The fast food chain Subway has created a special corporation in the Middle East to negotiate bulk contracts with its suppliers on behalf of the region's more than 200 restaurants, in an attempt to cut costs.
Marwan al Hamar, the UAE development agent for Subway, said the Middle East Independent Purchasing Co-operative (MEIPC), which was established last May, is a non-profit organisation, with the sole purpose of dealing with the restaurant chain's suppliers, says.
The move is aimed at reducing overall costs by securing longer-term supply agreements and avoiding steep price rises for commodities such as flour.
"We can set the prices for six months, sometimes for a year or two, and that protects the franchisee from all the fluctuations in the costs." Mr al Hamar said.
It is a timely move, given the steep rise in worldwide commodity prices in the past six months. After reaching record-high prices in 2008 prices for foodstuffs slipped, according to the UN's Food and Agriculture Organisation.
Its index, which takes into account meat, dairy, cereals, oils and sugar, fell almost 35 per cent to 139 in February last year from 213.5 in June 2008.
Since then it has risen 42 per cent to 197.1 last month. The price of wheat, in particular, has surged because of drought in exporting countries and a ban on wheat exports by Russia.
The benchmark US wheat price averaged US$291 a tonne, 37 per cent higher than it was a year ago and 60 per cent higher than at the start of the season in July, the Food and Agriculture Organisation says.

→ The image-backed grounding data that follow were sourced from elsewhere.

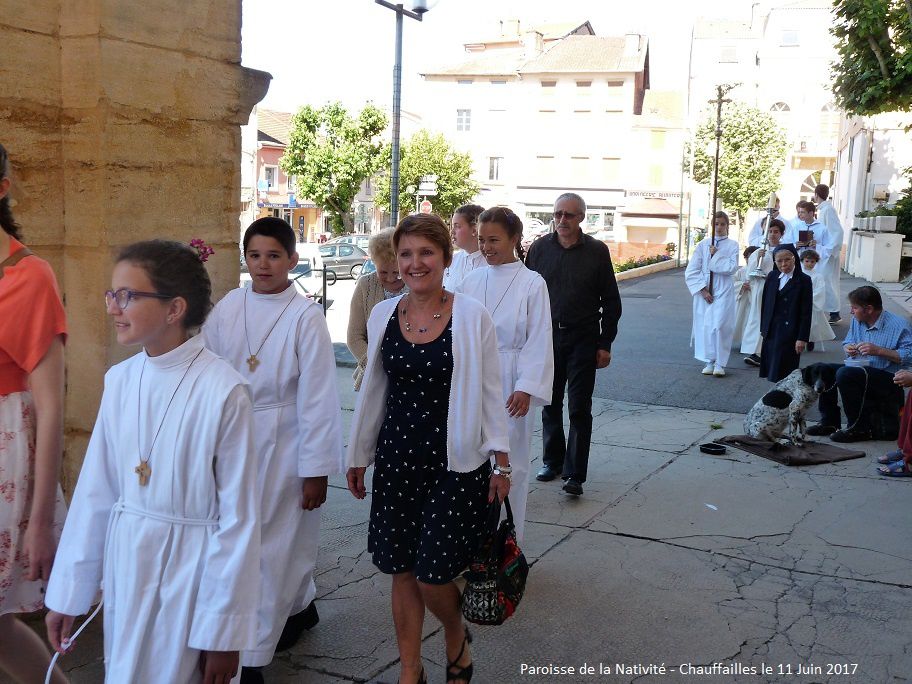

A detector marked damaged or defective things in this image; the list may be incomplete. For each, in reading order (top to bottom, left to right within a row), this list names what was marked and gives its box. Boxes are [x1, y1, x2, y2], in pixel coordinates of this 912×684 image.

cracked asphalt [8, 270, 912, 680]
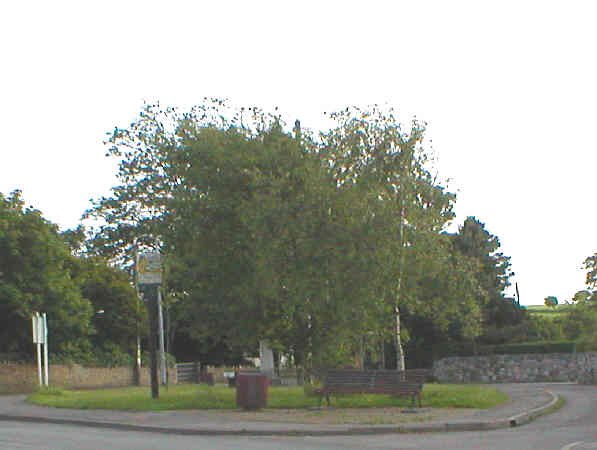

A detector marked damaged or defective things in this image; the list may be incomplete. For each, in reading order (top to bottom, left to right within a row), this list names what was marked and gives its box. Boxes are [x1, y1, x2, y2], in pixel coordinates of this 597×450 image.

rusty trash bin [235, 370, 268, 410]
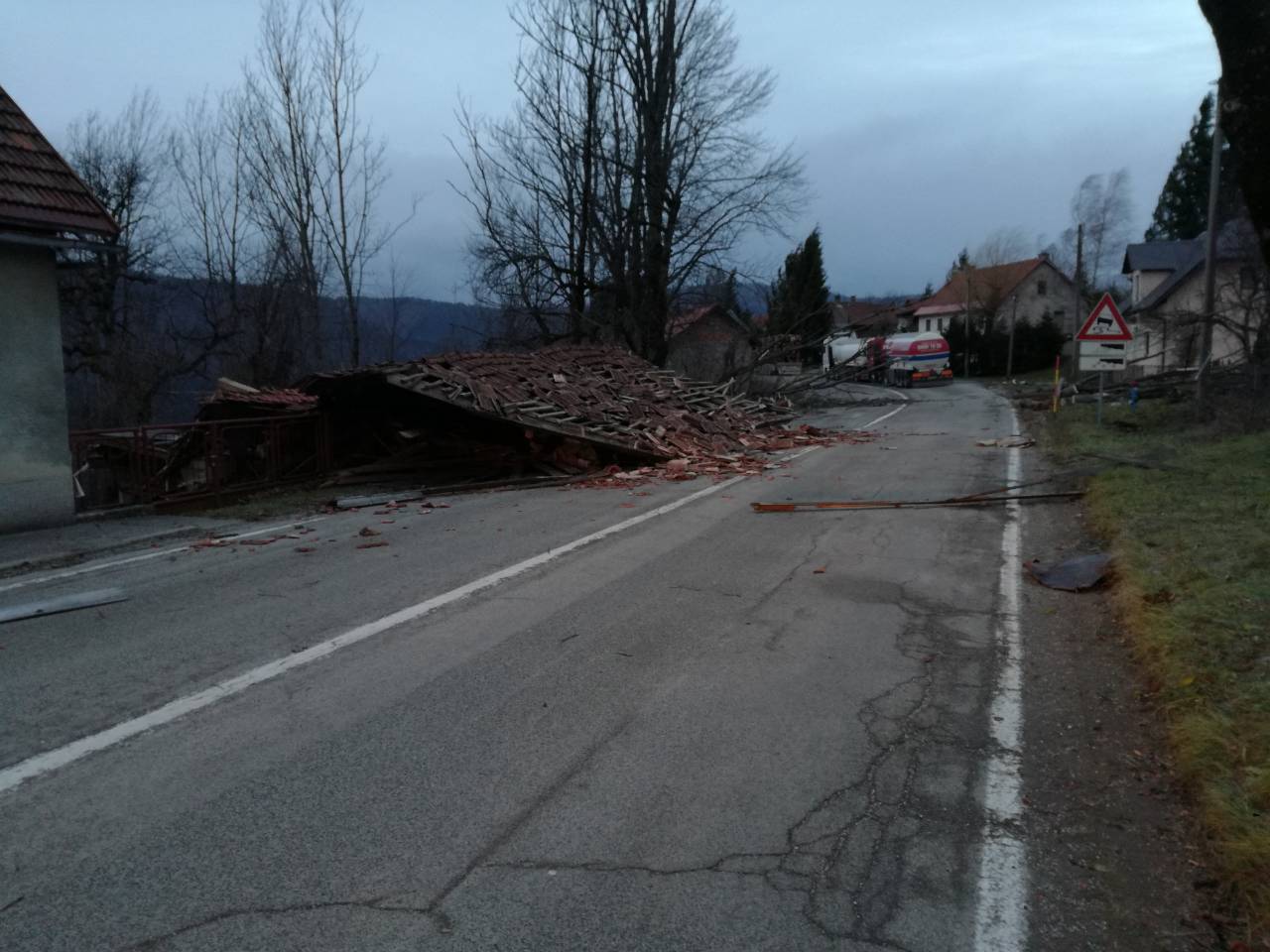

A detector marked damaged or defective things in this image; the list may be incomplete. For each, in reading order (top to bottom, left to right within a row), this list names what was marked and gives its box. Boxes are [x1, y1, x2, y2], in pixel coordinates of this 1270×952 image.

cracked asphalt road [2, 381, 1024, 952]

"International prices of nearly all the commodities included in the index rose but in particular sugar, soybeans and coarse grains," it said in this month's global food price monitor report. Europe and North America have had their own purchasing co-operative for some time, but until now franchisees in the Middle East had to negotiate on their own or on a country-wide basis.
Mr al Hamar said he used to negotiate with suppliers on behalf of the 100 Subway shops in the UAE, but the new purchasing co-operative should be able to procure even better prices.
"Informally, we did it to the best of our abilities," he said. "Now we've got professional buyers that do this for a living."
There are now 250 Subway shops across the GCC region as well as others in Lebanon, Jordan and Egypt, but Mr al Hamar expects this number to reach 500 by 2015. In the UAE alone, the company aims to reach 200 stores in the next five years, he said.
It is a lofty target given that the population growth in the UAE has slowed. But Mr al Hamar is banking that the spending power of the UAE will grow over the next five years.
"If you look at the population growth in the past 10 years, the major part of that population growth came from labourers who were building all those beautiful buildings you are looking at," he said.
"Burj Khalifa had 12,000 people, at one point, building it. They're gone. Now we have replaced that 12,000 with maybe 1,000 people.
"You're putting in people who are probably going to be middle class, white-collar workers, who are going to have a decent income. And that's really going to bring up the UAE once that happens."